◆ **DIRECTIONS FOR THIS TASK**
The response must hold only the lines from the line containing "2022.május 03. kedd, 13:00-17:30-ig" through the end of the listing, exactly as written.

** Opening THE DATA block **

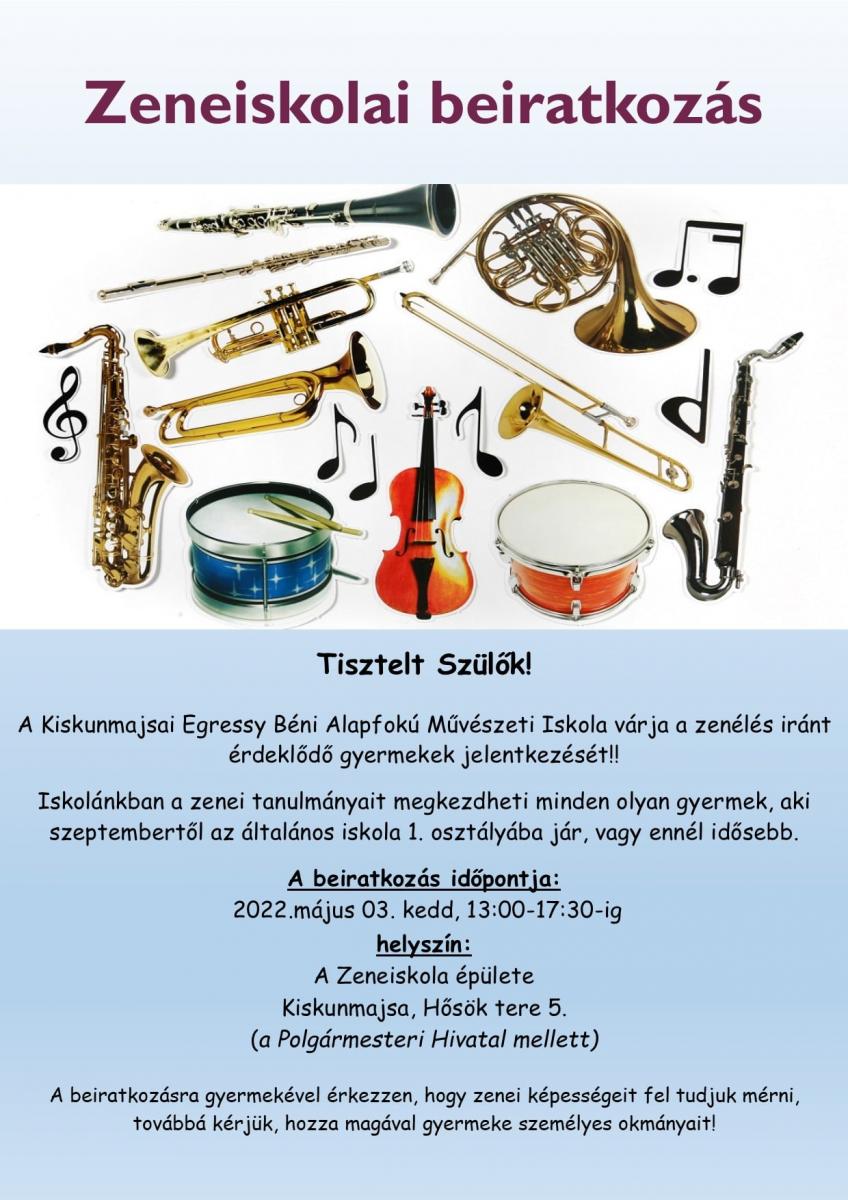 Zeneiskolai beiratkozás

Tisztelt Szülők!

A Kiskunmajsai Egressy Béni Alapfokú Művészeti Iskola várja a zenélés iránt érdeklődő gyermekek jelentkezését!!

Iskolánkban a zenei tanulmányait megkezdheti minden olyan gyermek, aki szeptembertől az általános iskola 1. osztályába jár, vagy ennél idősebb.

A beiratkozás időpontja:
2022.május 03. kedd, 13:00-17:30-ig
helyszín:
A Zeneiskola épülete
Kiskunmajsa, Hősök tere 5.
(a Polgármesteri Hivatal mellett)

A beiratkozásra gyermekével érkezzen, hogy zenei képességeit fel tudjuk mérni, továbbá kérjük, hozza magával gyermeke személyes okmányait!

** Closing THE DATA block **

◆ **REPLY TO THE EXERCISE**
2022.május 03. kedd, 13:00-17:30-ig
helyszín:
A Zeneiskola épülete
Kiskunmajsa, Hősök tere 5.
(a Polgármesteri Hivatal mellett)

A beiratkozásra gyermekével érkezzen, hogy zenei képességeit fel tudjuk mérni, továbbá kérjük, hozza magával gyermeke személyes okmányait!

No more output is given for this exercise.